Even despite Trump’s loss in 2020 or Bolsonaro’s loss in 2022, the allure of the populist outsider lived on. It just got one elected in Argentina. It is also part of a current trend I wrote about last week, with 2024 looking more like 2016 every day.
CPAC 2022 as Foreshadow
A year ago today, Milei packed a hotel ballroom room in the upscale neighborhood of Santa Fe in Mexico City. It was the first CPAC to take place in México, the Conservative Political Action Conference that has long been the site of conservative media activism in the United States.

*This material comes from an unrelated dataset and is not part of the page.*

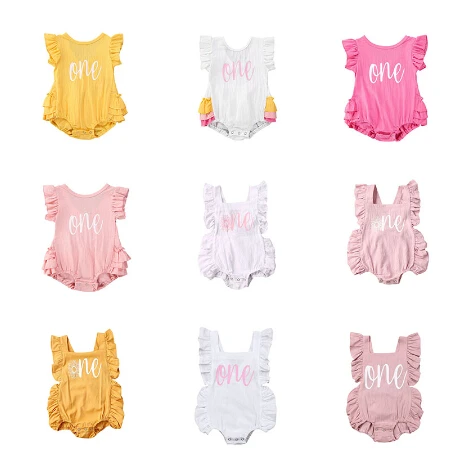 

Pudcoco Детские Летняя одежда для малыша младенца новорожденного для детей с морским узором для мальчиков и девочек с буквенным принтом, с рюша...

Who else spoke? Nationalist-Populist political personalities like Twitter-warrior Jack Posobiec, the charismatic son of Jair Bolsonaro, telenovela star and then future Mexican presidential candidate Eduardo Verástegui, as well as Steve Bannon (via video because of pending court cases). Political personalities came from Spain, Hungary, Argentina, Chile, and more. There was a surprise video greeting from Donald Trump that drove the crowd wild. Nuns in their habits comprised a significant part of the audience.

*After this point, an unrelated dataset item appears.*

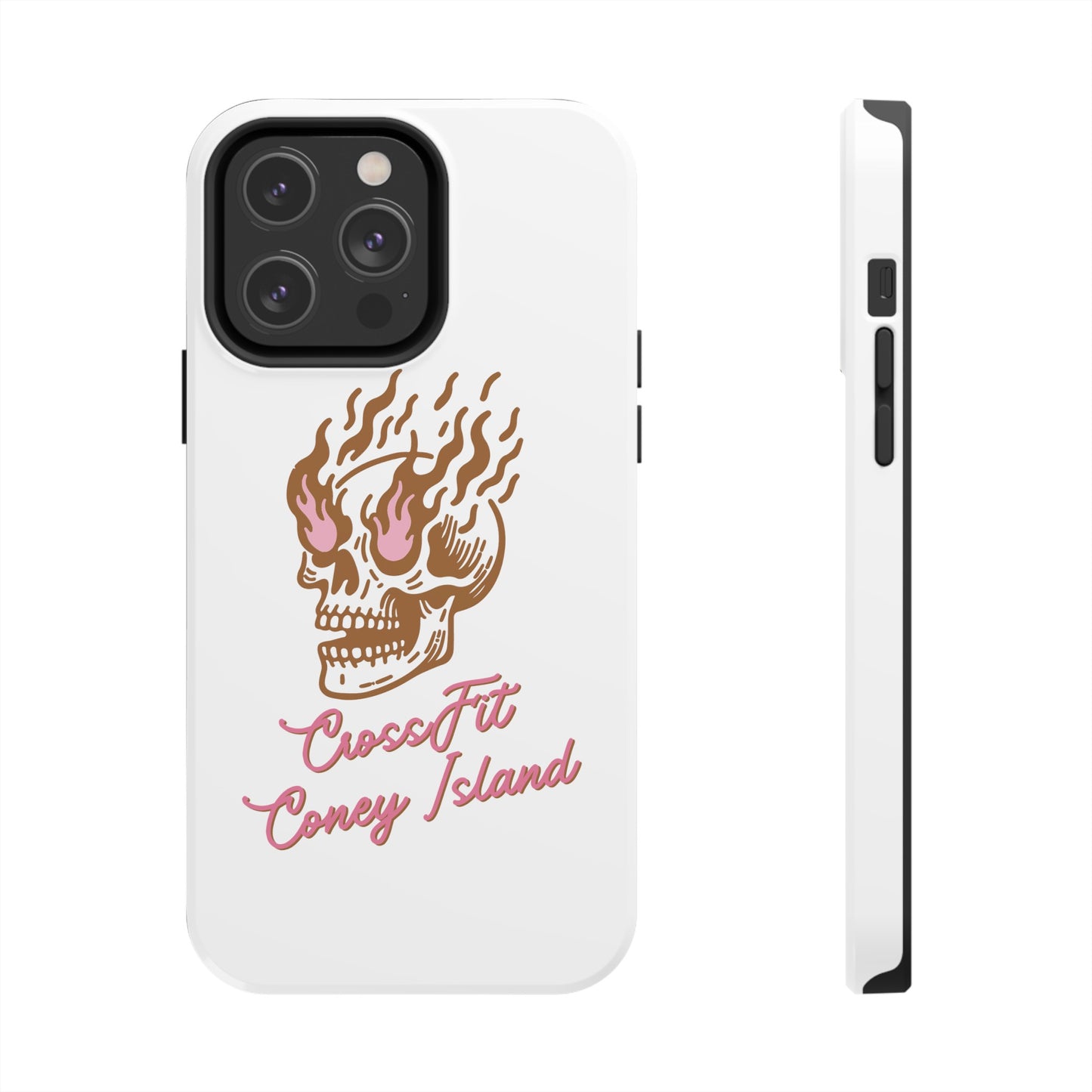 Skull on Fire - Phone Cases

The room discussed culture war fodder like trans-healthcare, “woke” politics, anti-abortion activism, illegal immigration, “narco-communism/socialism” and the drug trade. At the time, some of it felt out of touch with the needs of most Mexicans and the tenor of Mexican politics generally — there isn’t even a conception of “identity politics” or “woke-ism” dominating their political discourses. Most of Latin America did not have a political meltdown over vaccination or masks. Instead, security remains the number one political concern of most Latin American countries, not whether or not trans people are getting access to healthcare.

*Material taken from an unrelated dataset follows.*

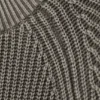 Locker sitzender Strickpullover aus Baumwolle – gewaschenes Dunkelgrau-Melange Locker sitzender Strickpullover aus Baumwolle – gewaschenes Dunkelgrau-Melange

Yet what did draw my attention at CPAC México was the solidarity building of international political personalities coming together, learning from each other’s candidacies, tactics, rhetorics, and experiences. Sharing notes about what does and doesn’t work makes the entire world a kind of petri dish for political experimentation. With both Mexican and American presidential elections in 2024, with huge diasporic immigrant communities voting, this expanding nationalist-populist rhetoric across North and South America has real electoral impact. Now that there is at least one political victory coming out of the CPAC México speaker line-up, we can bet there may be more.
Milei differs from Trump or Bolsonaro in his strict adherence to libertarian ideology. He won, in part, because of a enough-is-enough reaction to the insane level of 140% inflation Argentina has faced (The New York Times writes, “In April 2020, at the start of the pandemic, $1 bought 80 pesos, using an unofficial rate based on the market’s assessment of the currency. This week, $1 bought nearly 1,000 pesos.”) No other politician in Argentina has been able to tackle their economic woes for decades.
In the wake of such inflation, global warfare, and a frustration with a geriatric establishment that isn’t delivering inspiring enough solutions for a modern world, maybe this Argentinean election is also a foreshadowing of what is to come in the US.
Don’t sleep on the political personalities of 2016, New Age populism, and yesteryear. They are coming back today.